Que signifie donc, en tant que communauté baptiste en Europe, au Moyen-Orient et en Asie centrale, de vivre en tant que peuple d’espérance réelle et durable, maintenant, là où nous sommes, dans notre propre contexte où nous vivons notre foi et notre “suivance” de Jésus-Christ ?

Le théologien allemand Jurgen Moltmann, aujourd’hui âgé de 90 ans, écrit depuis plus de 50 ans sur l’espérance chrétienne qui s’inscrit dans le monde tel que nous le connaissons et marqué par le péché. L’écouter parler il y a quelques années de son espérance continue en Christ était une source d’inspiration.

Dans un livre récent, il écrit ceci :

Ceux qui espèrent en Christ “ne peuvent plus supporter la réalité telle qu’elle est, mais commencent à souffrir sous sa pression, à la contredire. La paix avec Dieu implique le conflit avec le monde, car l’aiguillon de l’avenir promis poignarde inexorablement dans la chair de tout présent inachevé”.

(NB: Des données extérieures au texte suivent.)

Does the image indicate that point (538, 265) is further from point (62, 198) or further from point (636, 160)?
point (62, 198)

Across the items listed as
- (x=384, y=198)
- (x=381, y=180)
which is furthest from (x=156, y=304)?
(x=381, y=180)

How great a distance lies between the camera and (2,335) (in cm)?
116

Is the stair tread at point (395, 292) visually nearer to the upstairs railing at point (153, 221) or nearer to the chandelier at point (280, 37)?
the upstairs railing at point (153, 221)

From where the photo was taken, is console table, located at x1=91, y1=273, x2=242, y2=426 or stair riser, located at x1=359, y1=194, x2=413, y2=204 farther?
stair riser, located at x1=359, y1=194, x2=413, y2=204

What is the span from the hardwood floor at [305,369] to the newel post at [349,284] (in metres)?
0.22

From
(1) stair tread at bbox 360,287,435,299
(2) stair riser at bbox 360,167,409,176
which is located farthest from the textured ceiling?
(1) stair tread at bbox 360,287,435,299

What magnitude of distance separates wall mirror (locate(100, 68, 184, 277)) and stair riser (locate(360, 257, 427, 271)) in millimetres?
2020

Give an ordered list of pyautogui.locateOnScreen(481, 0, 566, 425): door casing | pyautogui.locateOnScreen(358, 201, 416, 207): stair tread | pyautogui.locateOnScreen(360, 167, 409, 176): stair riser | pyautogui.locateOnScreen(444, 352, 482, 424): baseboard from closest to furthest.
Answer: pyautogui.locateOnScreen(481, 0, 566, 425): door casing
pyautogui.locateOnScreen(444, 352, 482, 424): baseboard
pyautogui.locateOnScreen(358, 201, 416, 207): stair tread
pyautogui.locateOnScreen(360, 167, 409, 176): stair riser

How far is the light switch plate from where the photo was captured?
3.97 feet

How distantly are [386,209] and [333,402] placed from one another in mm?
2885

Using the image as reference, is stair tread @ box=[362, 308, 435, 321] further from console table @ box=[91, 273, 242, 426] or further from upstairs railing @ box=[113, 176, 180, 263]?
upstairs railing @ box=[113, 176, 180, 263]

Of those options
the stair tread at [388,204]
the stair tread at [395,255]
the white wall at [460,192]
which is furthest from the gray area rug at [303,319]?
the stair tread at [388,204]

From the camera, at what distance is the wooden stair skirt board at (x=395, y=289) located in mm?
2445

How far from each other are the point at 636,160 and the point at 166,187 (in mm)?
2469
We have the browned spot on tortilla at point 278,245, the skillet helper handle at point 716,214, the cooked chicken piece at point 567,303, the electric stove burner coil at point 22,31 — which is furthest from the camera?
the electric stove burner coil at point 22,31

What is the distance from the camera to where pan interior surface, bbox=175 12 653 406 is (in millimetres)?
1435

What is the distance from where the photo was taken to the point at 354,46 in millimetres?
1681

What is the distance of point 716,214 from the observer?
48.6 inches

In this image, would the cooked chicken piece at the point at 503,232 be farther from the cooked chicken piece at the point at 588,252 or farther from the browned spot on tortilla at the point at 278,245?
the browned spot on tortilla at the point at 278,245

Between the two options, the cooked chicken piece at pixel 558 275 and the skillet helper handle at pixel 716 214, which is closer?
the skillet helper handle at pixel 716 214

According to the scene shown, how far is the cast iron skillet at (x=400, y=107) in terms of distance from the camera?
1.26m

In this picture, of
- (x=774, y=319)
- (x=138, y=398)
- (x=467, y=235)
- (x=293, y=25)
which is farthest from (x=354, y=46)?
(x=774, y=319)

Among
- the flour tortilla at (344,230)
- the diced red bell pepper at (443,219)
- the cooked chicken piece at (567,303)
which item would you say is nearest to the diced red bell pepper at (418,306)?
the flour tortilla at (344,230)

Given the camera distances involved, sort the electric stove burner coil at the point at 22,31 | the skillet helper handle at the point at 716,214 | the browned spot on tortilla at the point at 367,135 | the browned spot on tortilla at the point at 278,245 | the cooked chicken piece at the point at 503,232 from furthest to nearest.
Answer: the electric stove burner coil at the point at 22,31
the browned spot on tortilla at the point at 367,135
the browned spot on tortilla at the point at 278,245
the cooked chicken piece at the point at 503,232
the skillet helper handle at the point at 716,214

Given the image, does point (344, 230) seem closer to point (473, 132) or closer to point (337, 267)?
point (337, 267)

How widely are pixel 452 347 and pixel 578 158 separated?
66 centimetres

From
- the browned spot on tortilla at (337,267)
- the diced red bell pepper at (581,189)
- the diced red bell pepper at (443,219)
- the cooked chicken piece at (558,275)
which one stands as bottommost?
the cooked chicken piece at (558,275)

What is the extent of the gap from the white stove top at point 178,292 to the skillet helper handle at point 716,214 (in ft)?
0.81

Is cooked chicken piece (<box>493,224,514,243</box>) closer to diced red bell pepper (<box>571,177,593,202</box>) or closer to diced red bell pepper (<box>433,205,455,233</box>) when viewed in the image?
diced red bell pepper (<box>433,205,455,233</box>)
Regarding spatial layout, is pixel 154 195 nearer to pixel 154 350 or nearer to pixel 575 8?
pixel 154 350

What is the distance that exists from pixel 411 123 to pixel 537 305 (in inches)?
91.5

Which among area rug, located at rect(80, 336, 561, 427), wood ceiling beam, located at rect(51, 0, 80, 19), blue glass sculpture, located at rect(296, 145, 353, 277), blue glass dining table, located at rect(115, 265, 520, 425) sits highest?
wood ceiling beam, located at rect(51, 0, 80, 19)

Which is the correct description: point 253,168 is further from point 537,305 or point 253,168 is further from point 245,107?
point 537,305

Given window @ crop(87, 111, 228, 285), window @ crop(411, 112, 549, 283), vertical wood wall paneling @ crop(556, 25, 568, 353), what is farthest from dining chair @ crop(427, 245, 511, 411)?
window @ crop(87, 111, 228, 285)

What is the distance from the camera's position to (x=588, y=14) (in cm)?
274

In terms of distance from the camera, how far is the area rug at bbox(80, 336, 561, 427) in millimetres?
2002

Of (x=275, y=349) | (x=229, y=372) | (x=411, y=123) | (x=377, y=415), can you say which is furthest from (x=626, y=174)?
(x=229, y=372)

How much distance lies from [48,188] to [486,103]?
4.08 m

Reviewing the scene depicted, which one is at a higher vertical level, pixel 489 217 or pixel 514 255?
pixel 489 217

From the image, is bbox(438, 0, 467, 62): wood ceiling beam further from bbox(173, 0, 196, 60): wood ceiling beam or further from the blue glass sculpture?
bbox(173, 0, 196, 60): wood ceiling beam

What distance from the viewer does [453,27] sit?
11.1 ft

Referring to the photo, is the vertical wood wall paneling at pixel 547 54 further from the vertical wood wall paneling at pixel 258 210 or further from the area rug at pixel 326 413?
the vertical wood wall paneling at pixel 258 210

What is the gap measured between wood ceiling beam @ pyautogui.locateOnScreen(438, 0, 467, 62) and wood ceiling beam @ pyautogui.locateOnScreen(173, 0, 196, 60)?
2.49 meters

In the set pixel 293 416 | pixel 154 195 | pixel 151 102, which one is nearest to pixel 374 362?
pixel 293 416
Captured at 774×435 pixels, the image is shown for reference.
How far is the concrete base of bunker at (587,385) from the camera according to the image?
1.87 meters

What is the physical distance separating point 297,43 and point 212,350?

Cette espérance “fait de l’Église la source de nouvelles impulsions continuelles vers la réalisation de la justice, de la liberté et de l’humanité ici, à la lumière de l’avenir promis qui est à venir”.

Ceux qui espèrent en Christ, “ne peuvent plus supporter la réalité telle qu’elle est”. N’est-ce pas là l’articulation du rôle prophétique de nos Églises ?

Quelles nouvelles impulsions pouvons-nous donner, en tant que baptistes dans cette région du globe, à la manifestation de la justice, de la liberté et de l’humanité à la lumière de l’avenir promis par Dieu ?

En regardant la vie riche et diversifiée de la Fédération baptiste européenne telle que je l’ai vécue, avec ses encouragements et ses défis, je voudrais souligner quelques points qui existent déjà, mais que Dieu nous appelle peut-être à développer davantage dans cette période comme de nouvelles impulsions d’espérance. Il ne s’agit pas d’une liste exhaustive – vous pouvez y ajouter d’autres éléments ou établir des priorités parmi d’autres facteurs.

  1. Un accent renouvelé sur le discipulat tout au long de la vie 

J’ai remarqué que dans certaines de nos Unions et dans leurs Églises membres, l’accent est mis à nouveau sur la formation de “disciples pour la vie”. En tant que baptistes qui ont souligné à juste titre la conversion au Christ, je soupçonne que nous ayons toujours été meilleurs dans la formation initiale de disciple que dans le développement de cette préoccupation pour toute la vie.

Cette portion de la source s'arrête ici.